Collected data entries:
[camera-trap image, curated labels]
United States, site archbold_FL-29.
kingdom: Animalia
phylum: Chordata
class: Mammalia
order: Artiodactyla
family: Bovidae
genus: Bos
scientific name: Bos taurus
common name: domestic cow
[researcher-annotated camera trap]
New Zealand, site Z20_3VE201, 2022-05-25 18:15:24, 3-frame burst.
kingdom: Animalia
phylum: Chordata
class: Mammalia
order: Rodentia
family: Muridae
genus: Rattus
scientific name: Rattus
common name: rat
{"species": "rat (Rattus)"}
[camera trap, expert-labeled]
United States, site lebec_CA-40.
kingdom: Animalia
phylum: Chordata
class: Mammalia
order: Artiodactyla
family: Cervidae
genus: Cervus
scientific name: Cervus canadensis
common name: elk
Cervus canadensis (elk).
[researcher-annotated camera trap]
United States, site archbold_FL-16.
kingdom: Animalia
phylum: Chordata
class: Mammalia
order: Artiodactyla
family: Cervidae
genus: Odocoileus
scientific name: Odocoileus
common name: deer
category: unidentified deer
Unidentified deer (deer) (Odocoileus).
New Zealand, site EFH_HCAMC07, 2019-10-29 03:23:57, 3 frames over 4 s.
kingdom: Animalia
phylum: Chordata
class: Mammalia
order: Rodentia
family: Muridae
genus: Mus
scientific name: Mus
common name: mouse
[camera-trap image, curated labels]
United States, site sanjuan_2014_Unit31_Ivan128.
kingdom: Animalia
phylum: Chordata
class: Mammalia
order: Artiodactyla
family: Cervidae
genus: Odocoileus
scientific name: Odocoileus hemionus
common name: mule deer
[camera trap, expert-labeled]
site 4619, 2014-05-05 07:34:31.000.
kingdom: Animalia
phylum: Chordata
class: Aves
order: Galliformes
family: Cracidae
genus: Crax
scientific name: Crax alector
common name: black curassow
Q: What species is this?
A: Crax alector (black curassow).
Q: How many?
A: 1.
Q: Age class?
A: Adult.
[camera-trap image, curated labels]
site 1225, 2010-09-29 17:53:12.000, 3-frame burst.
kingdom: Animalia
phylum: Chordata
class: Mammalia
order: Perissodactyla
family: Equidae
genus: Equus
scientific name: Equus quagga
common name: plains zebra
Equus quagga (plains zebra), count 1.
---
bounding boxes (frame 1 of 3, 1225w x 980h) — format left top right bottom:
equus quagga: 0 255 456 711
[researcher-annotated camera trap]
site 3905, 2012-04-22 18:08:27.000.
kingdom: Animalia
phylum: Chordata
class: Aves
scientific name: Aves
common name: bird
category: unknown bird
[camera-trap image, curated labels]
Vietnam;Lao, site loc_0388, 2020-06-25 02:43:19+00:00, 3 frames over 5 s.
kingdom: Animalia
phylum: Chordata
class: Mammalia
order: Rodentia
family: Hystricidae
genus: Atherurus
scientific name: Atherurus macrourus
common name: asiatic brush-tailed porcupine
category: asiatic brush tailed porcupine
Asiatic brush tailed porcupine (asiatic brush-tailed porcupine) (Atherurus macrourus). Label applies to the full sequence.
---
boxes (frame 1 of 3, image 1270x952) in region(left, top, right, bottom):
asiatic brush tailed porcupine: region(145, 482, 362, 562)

**Your goal**: Provide a verbatim copy of all the entries.

**Response for this exercise**:
[camera-trap image, curated labels]
United States, site archbold_FL-29.
kingdom: Animalia
phylum: Chordata
class: Mammalia
order: Artiodactyla
family: Bovidae
genus: Bos
scientific name: Bos taurus
common name: domestic cow
[researcher-annotated camera trap]
New Zealand, site Z20_3VE201, 2022-05-25 18:15:24, 3-frame burst.
kingdom: Animalia
phylum: Chordata
class: Mammalia
order: Rodentia
family: Muridae
genus: Rattus
scientific name: Rattus
common name: rat
{"species": "rat (Rattus)"}
[camera trap, expert-labeled]
United States, site lebec_CA-40.
kingdom: Animalia
phylum: Chordata
class: Mammalia
order: Artiodactyla
family: Cervidae
genus: Cervus
scientific name: Cervus canadensis
common name: elk
Cervus canadensis (elk).
[researcher-annotated camera trap]
United States, site archbold_FL-16.
kingdom: Animalia
phylum: Chordata
class: Mammalia
order: Artiodactyla
family: Cervidae
genus: Odocoileus
scientific name: Odocoileus
common name: deer
category: unidentified deer
Unidentified deer (deer) (Odocoileus).
New Zealand, site EFH_HCAMC07, 2019-10-29 03:23:57, 3 frames over 4 s.
kingdom: Animalia
phylum: Chordata
class: Mammalia
order: Rodentia
family: Muridae
genus: Mus
scientific name: Mus
common name: mouse
[camera-trap image, curated labels]
United States, site sanjuan_2014_Unit31_Ivan128.
kingdom: Animalia
phylum: Chordata
class: Mammalia
order: Artiodactyla
family: Cervidae
genus: Odocoileus
scientific name: Odocoileus hemionus
common name: mule deer
[camera trap, expert-labeled]
site 4619, 2014-05-05 07:34:31.000.
kingdom: Animalia
phylum: Chordata
class: Aves
order: Galliformes
family: Cracidae
genus: Crax
scientific name: Crax alector
common name: black curassow
Q: What species is this?
A: Crax alector (black curassow).
Q: How many?
A: 1.
Q: Age class?
A: Adult.
[camera-trap image, curated labels]
site 1225, 2010-09-29 17:53:12.000, 3-frame burst.
kingdom: Animalia
phylum: Chordata
class: Mammalia
order: Perissodactyla
family: Equidae
genus: Equus
scientific name: Equus quagga
common name: plains zebra
Equus quagga (plains zebra), count 1.
---
bounding boxes (frame 1 of 3, 1225w x 980h) — format left top right bottom:
equus quagga: 0 255 456 711
[researcher-annotated camera trap]
site 3905, 2012-04-22 18:08:27.000.
kingdom: Animalia
phylum: Chordata
class: Aves
scientific name: Aves
common name: bird
category: unknown bird
[camera-trap image, curated labels]
Vietnam;Lao, site loc_0388, 2020-06-25 02:43:19+00:00, 3 frames over 5 s.
kingdom: Animalia
phylum: Chordata
class: Mammalia
order: Rodentia
family: Hystricidae
genus: Atherurus
scientific name: Atherurus macrourus
common name: asiatic brush-tailed porcupine
category: asiatic brush tailed porcupine
Asiatic brush tailed porcupine (asiatic brush-tailed porcupine) (Atherurus macrourus). Label applies to the full sequence.
---
boxes (frame 1 of 3, image 1270x952) in region(left, top, right, bottom):
asiatic brush tailed porcupine: region(145, 482, 362, 562)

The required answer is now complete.